THE TASK - Write out all of the records below precisely as given, omitting the images.

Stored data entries
==========
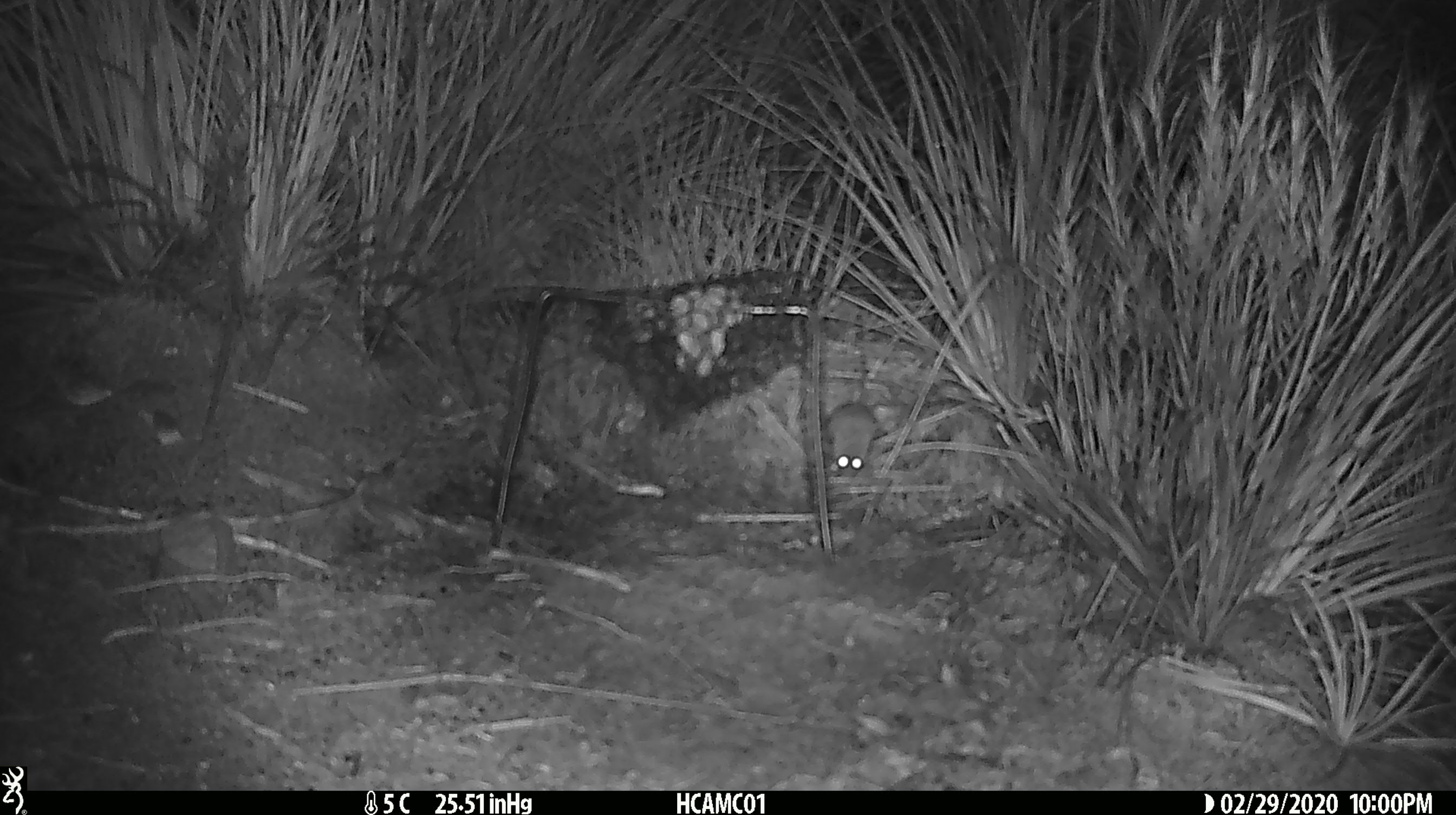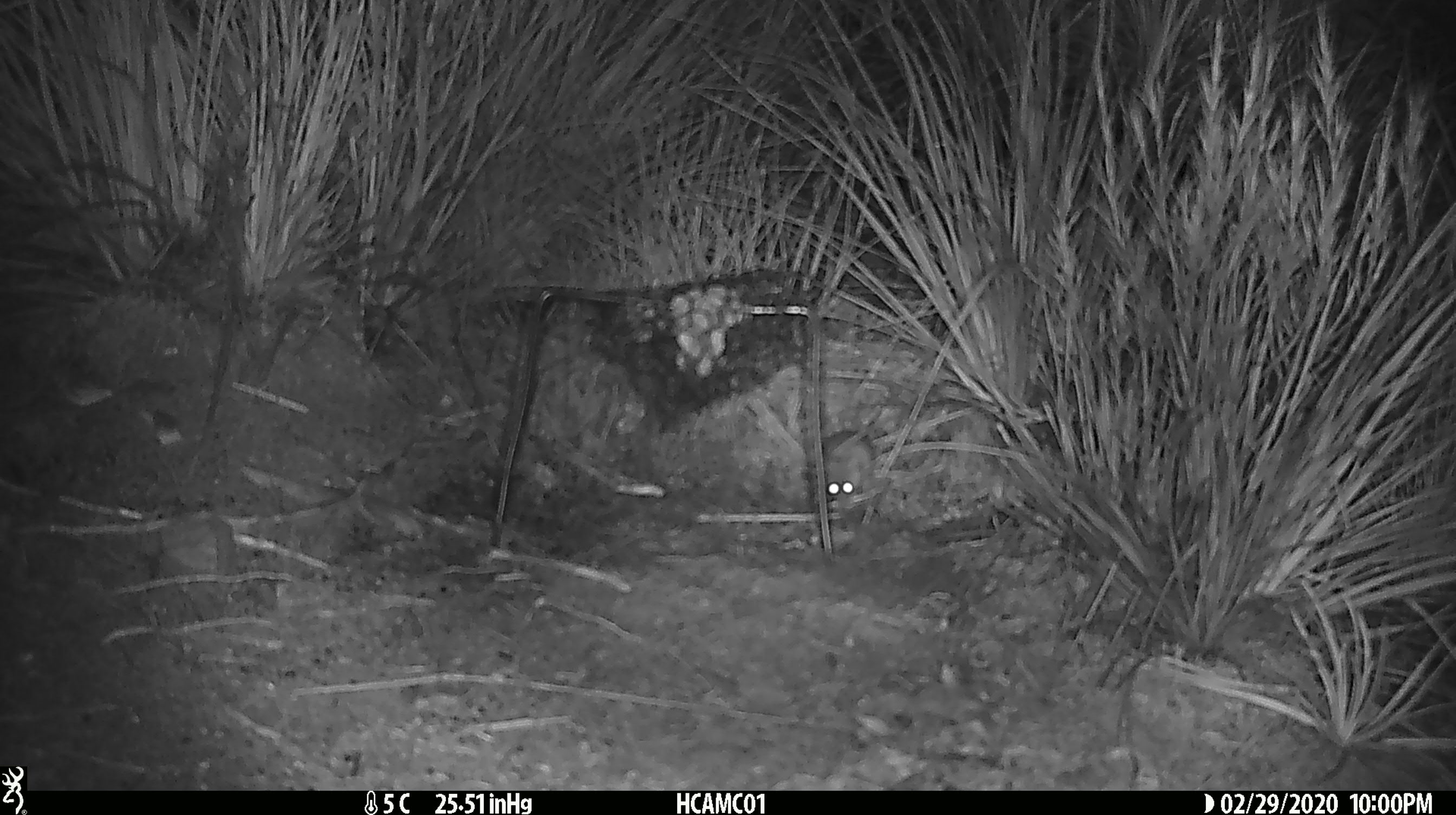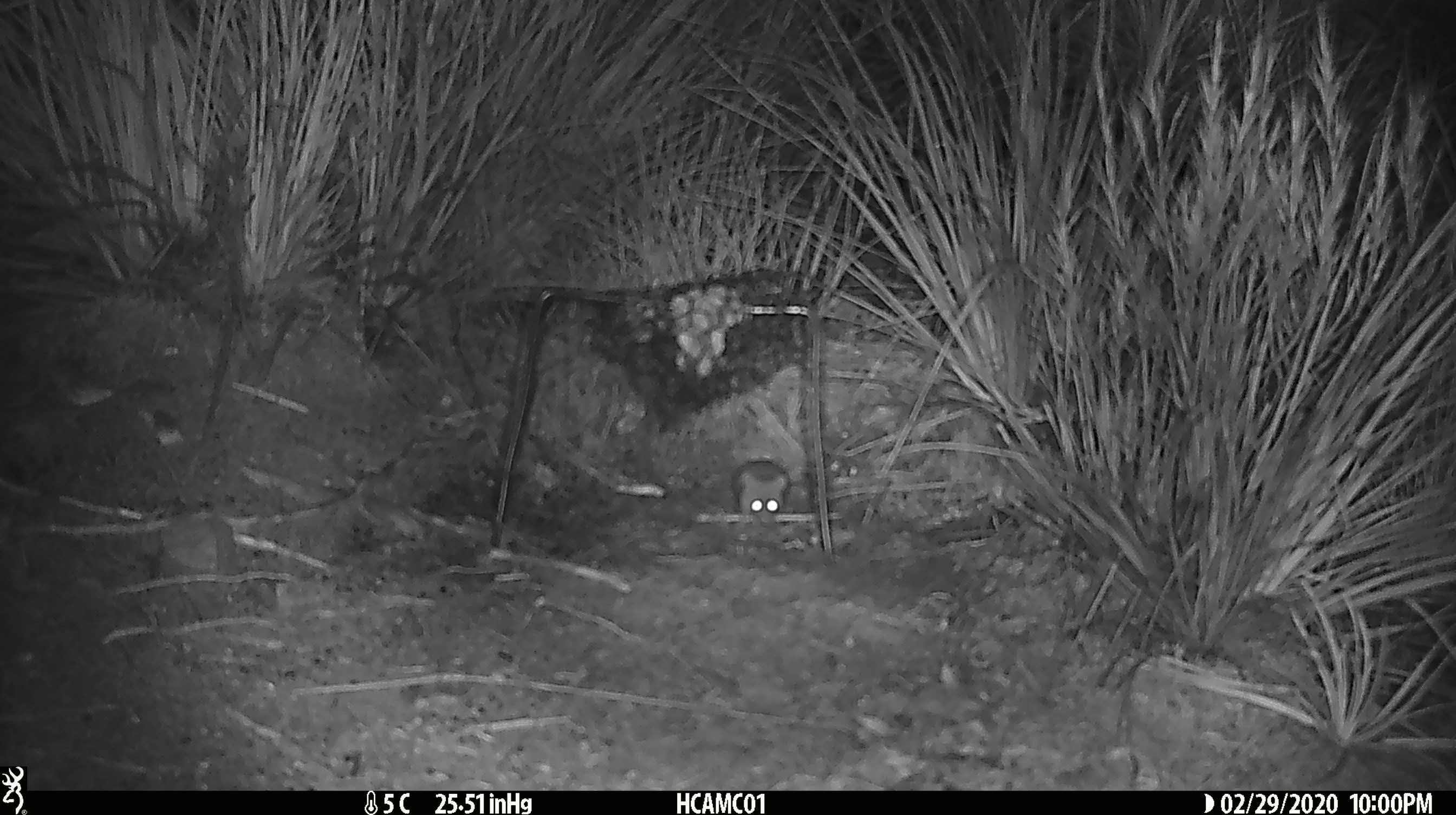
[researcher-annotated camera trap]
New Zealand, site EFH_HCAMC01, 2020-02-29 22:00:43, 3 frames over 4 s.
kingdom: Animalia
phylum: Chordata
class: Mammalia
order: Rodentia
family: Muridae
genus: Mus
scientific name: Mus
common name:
==========
SOLVED EXERCISE -
[researcher-annotated camera trap]
New Zealand, site EFH_HCAMC01, 2020-02-29 22:00:43, 3 frames over 4 s.
kingdom: Animalia
phylum: Chordata
class: Mammalia
order: Rodentia
family: Muridae
genus: Mus
scientific name: Mus
common name:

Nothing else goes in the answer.